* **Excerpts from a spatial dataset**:
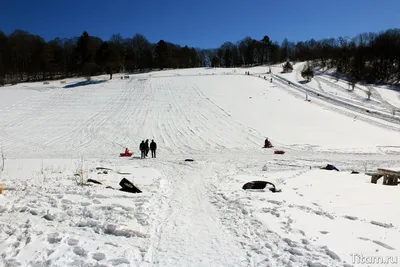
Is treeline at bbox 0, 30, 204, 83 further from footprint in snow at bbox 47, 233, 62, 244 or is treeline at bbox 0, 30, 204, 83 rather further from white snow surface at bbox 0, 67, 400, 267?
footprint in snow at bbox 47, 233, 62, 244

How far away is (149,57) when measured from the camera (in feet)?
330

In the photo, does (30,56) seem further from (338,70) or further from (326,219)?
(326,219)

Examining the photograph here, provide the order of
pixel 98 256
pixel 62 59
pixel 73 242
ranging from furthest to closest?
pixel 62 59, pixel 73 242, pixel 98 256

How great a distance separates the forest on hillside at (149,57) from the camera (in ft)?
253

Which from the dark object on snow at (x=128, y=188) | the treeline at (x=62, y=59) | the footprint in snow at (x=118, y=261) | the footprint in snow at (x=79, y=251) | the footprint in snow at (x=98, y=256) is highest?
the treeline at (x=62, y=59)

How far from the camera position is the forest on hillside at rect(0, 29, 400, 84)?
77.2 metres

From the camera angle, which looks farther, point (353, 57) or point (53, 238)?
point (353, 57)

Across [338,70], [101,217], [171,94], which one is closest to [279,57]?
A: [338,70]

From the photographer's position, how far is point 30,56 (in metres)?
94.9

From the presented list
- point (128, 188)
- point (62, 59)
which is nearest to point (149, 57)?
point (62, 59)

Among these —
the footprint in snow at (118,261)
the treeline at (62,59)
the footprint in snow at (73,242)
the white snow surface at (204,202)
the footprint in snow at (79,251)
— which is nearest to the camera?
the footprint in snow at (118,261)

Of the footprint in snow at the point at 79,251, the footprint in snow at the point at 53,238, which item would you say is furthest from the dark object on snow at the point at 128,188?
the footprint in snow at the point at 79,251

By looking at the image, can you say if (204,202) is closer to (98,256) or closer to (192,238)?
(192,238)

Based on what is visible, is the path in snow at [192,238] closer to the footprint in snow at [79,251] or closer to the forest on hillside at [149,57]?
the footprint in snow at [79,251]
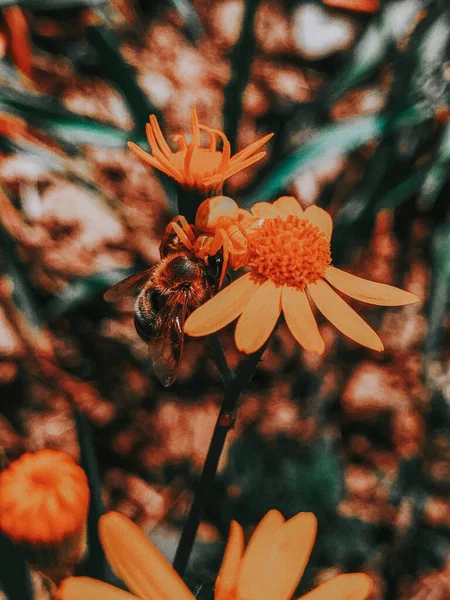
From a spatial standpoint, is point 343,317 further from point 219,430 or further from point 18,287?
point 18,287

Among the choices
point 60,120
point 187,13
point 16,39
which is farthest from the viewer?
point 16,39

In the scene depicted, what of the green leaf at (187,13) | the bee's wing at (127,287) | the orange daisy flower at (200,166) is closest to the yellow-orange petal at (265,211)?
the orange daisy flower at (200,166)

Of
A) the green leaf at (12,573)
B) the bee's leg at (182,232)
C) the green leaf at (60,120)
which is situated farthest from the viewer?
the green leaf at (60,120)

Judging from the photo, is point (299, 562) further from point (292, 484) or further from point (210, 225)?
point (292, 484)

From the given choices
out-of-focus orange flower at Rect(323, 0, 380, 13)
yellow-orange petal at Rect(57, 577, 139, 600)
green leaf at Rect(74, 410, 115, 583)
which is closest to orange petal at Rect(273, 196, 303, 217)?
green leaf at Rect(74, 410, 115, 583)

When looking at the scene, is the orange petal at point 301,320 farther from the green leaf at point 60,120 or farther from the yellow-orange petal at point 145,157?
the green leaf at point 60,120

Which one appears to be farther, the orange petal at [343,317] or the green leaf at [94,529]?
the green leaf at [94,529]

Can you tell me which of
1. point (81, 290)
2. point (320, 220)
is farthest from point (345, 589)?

* **Short problem**:
Copy every entry above word for word, leaving out the pictures.

* **Task answer**:
Is treeline at bbox 0, 30, 204, 83 further from footprint in snow at bbox 47, 233, 62, 244 or is treeline at bbox 0, 30, 204, 83 rather further from white snow surface at bbox 0, 67, 400, 267?
footprint in snow at bbox 47, 233, 62, 244

How far away is (149,57) when measured from the camera (in feet)?
330

In the photo, does (30,56) seem further from (338,70) or further from (326,219)?
(326,219)

Examining the photograph here, provide the order of
pixel 98 256
pixel 62 59
pixel 73 242
ranging from furthest to closest?
pixel 62 59, pixel 73 242, pixel 98 256

How great a distance separates the forest on hillside at (149,57) from the camera (in ft)?
253

Which from the dark object on snow at (x=128, y=188) | the treeline at (x=62, y=59) | the footprint in snow at (x=118, y=261) | the footprint in snow at (x=79, y=251) | the footprint in snow at (x=98, y=256) is highest?
the treeline at (x=62, y=59)

How far from the camera position is the forest on hillside at rect(0, 29, 400, 84)?
77.2 metres

From the camera angle, which looks farther, point (353, 57) or point (53, 238)?
point (353, 57)

Across [338,70], [101,217], [171,94], which one is closest to [279,57]?
A: [338,70]

From the photographer's position, how far is point 30,56 (in metres)?
94.9

From the presented list
- point (128, 188)
- point (62, 59)
which is nearest to point (149, 57)?
point (62, 59)

Among these —
the footprint in snow at (118,261)
the treeline at (62,59)
the footprint in snow at (73,242)
the white snow surface at (204,202)
the footprint in snow at (79,251)
— which is nearest to the camera?
the footprint in snow at (118,261)

Of the footprint in snow at the point at 79,251, the footprint in snow at the point at 53,238, which item would you say is furthest from the dark object on snow at the point at 128,188?
the footprint in snow at the point at 79,251

By looking at the image, can you say if (204,202) is closer to (98,256) or closer to (192,238)?
(192,238)

Based on what is visible, is the path in snow at [192,238] closer to the footprint in snow at [79,251] or closer to the forest on hillside at [149,57]?
the footprint in snow at [79,251]
From a spatial standpoint, is point 343,317 further from point 219,430 or further from point 18,287?
point 18,287

Among the choices
point 60,120
point 187,13
point 16,39
which is farthest from the viewer?
point 16,39

In the scene depicted, what of the green leaf at (187,13) | the bee's wing at (127,287) | the orange daisy flower at (200,166) is closest to the yellow-orange petal at (265,211)?
the orange daisy flower at (200,166)

Of
A) the green leaf at (12,573)
B) the bee's leg at (182,232)
C) the green leaf at (60,120)
which is situated farthest from the viewer?
the green leaf at (60,120)

Judging from the photo, is point (299, 562) further from point (292, 484) or further from point (210, 225)?
point (292, 484)

From the given choices
out-of-focus orange flower at Rect(323, 0, 380, 13)
yellow-orange petal at Rect(57, 577, 139, 600)
green leaf at Rect(74, 410, 115, 583)
which is closest to orange petal at Rect(273, 196, 303, 217)?
green leaf at Rect(74, 410, 115, 583)

When looking at the scene, is the orange petal at point 301,320 farther from the green leaf at point 60,120 or farther from the yellow-orange petal at point 145,157?
the green leaf at point 60,120

Which one appears to be farther, the orange petal at [343,317] or the green leaf at [94,529]?
the green leaf at [94,529]

Can you tell me which of
1. point (81, 290)
2. point (320, 220)
is farthest from point (345, 589)?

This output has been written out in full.